Sometime around 2005ish, Hasbro made an internal decision to divide its businesses into two categories. Core brands, which had more than $50 million in annual sales, and had a growth path towards $100 million annual sales, and Non-Core brands, which didn't.

Under Goldner, the Core Brands would be the tentpoles of the company. They would be exploited across a range of media with an eye towards major motion pictures, following the path Transformers had blazed. Goldner saw what happened to Marvel when they re-oriented their company from a publisher of comic books to a brand building factory (their market capitalization increased by something like 2 billion dollars). He wanted to replicate that at Hasbro.

Core Brands would get the financing they requested for development of their businesses (within reason). Non-Core brands would not. They would be allowed to rise & fall with the overall toy market on their own merits without a lot of marketing or development support. In fact, many Non-Core brands would simply be mothballed - allowed to go dormant for some number of years until the company was ready to take them down off the shelf and try to revive them for a new generation of kids.

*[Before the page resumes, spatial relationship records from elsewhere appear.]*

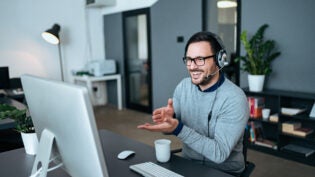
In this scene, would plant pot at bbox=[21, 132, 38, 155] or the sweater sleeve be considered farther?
plant pot at bbox=[21, 132, 38, 155]

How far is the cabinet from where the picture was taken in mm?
3079

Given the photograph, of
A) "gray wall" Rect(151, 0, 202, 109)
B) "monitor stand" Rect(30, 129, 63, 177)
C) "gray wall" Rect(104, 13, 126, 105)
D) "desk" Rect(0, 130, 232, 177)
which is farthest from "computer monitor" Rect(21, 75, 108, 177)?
"gray wall" Rect(104, 13, 126, 105)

You can read the full piece here.
 

GreyICE

Banned
Banned
Core Brands would get the financing they requested for development of their businesses (within reason). Non-Core brands would not. They would be allowed to rise & fall with the overall toy market on their own merits without a lot of marketing or development support. In fact, many Non-Core brands would simply be mothballed - allowed to go dormant for some number of years until the company was ready to take them down off the shelf and try to revive them for a new generation of kids.

But D&D needs marketing and development support. It can't afford to just sit there as an established brand like a board game can. Board games don't have to change. They don't have to evolve. D&D does. D&D needs marketing and development, without them it's dead.

So yeah, I think I meant exactly what I said.
 

S'mon

Legend
It was cute having this conversation with you in 2011. In 2012 it's anachronistic. Nobody is disputing the publicly available sales numbers at this point and people from inside WotC have confirmed that the company considers 4E a market failure.

I'd have to agree. Plenty of WoTC people have said 4e failed. WoTC gave up on it less than halfway through its predicted lifespan. Paizo say Pathfinder replaced D&D as market leader in 2010-11, and WoTC don't disagree.

Plus, and what surprises me more, all the survey polls I've seen indicate that a very large but fairly silent group of players never stopped playing 3e, they didn't convert to either 4e or Pathfinder though I suppose they may be buying some Pathfinder products.

I'm not sure by what metric 4e could be considered not to be a commercial failure, whatever its strengths as a game. Per Dancey it was supposed to turn D&D from a $25-$30 million business into a $50 million business, leading into a $100 million business once Hasbro got the videogame rights back. Instead it turned D&D into something closer to a $15-$20 million* business, judging by what I've seen of DDi numbers and sales figures.

*Probably lower this year, given the lack of new product. I remember looking over all the 2011 data I could get.